Source: Reserve Bank of India; European Insurance and Occupational Pensions Authority; Basel Committee on Banking Supervision.

The honest objection

The strongest case against reading much into this is that naming a Chief General Manager and standing up a Data Function does not, by itself, move a single byte of data back onto a bank's own servers. Compliance teams are good at creating an accountable name on an organisation chart. They are worse at re-architecting the technology stack a fintech or BaaS partner actually runs. On this view, RBI has produced a paperwork requirement that smaller NBFCs, the ones with the thinnest compliance budgets and the heaviest reliance on third-party tech, will absorb as cost without any real change in where their data risk sits.

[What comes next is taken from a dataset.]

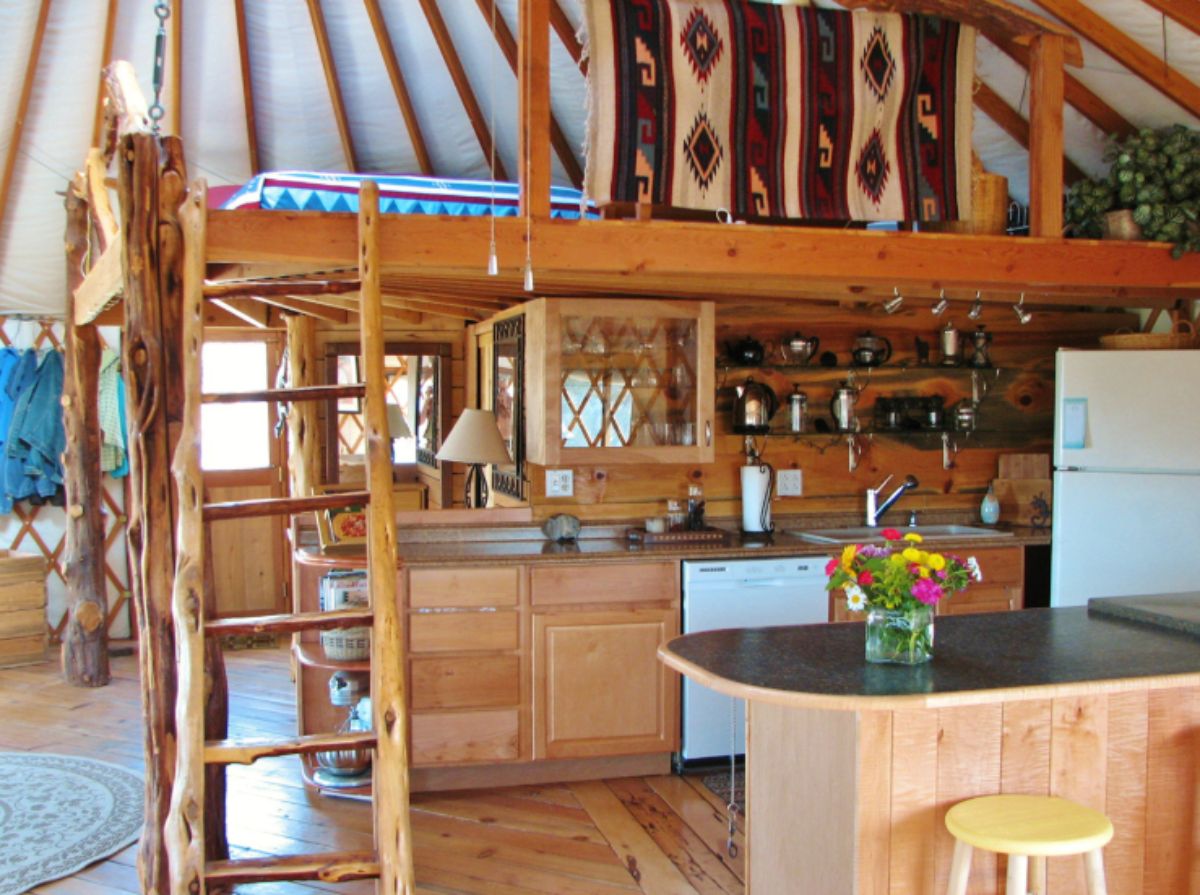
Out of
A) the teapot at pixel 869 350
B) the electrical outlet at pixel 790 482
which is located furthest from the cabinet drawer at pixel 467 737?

That objection is real, and it should not be waved away. But the same skepticism was available before RBI's co-lending retention rule took hold, and that rule forces each partner in a co-lending arrangement to retain a real 10 percent of every loan rather than pass all of it downstream, a requirement that changes underwriting behavior, not just an org chart. The data governance draft borrows the same design: a single senior officer, not a delegated committee, carrying the accountability. The Basel Committee's own December 2025 principles put that same responsibility at board level, not with a delegated compliance function.

The Signal

RBI's draft is a comment paper, not yet law. Comments close August 17, 2026, and the version that emerges could soften the Chief General Manager threshold or extend the timeline for smaller entities that raise objections. What to watch is whether the final rule treats a bank's technology and lending partners as the bank's own responsibility in substance, the way the co-lending retention rule and the digital lending liability rule already do, or whether it settles for a name on an org chart. Watch the concentration number too. At roughly 80 percent of NBFC-linked assets running through a limited set of originators as of September 2025, and with Basel and Brussels reaching for the same fix in 2025 and 2026, the direction of travel is not in doubt. A vendor can still fail. A bank can no longer say the failure was not its data to own.

Reporting basis: the draft data governance guidance, its coverage and its comment deadline are from the Reserve Bank of India's own press release. The Data Function and Chief General Manager requirement is per BusinessToday's reporting on the draft. The co-lending retention and default-loss-guarantee figures are from the Reserve Bank of India's own notified Co-Lending Arrangements Directions, and the outsourcing-liability language is from its Digital Lending Directions. The 80 percent concentration figure is from the Reserve Bank of India's Financial Stability Report, December 2025. The Basel Committee's board-responsibility principle and its supersession of the 2005 Joint Forum guidance are both from the Basel Committee's own December 2025 publication and press release, one origin cited twice. The EU coverage and effective date are per the European Insurance and Occupational Pensions Authority. No figure in this piece is calculated; each is reported directly by the body that produced it.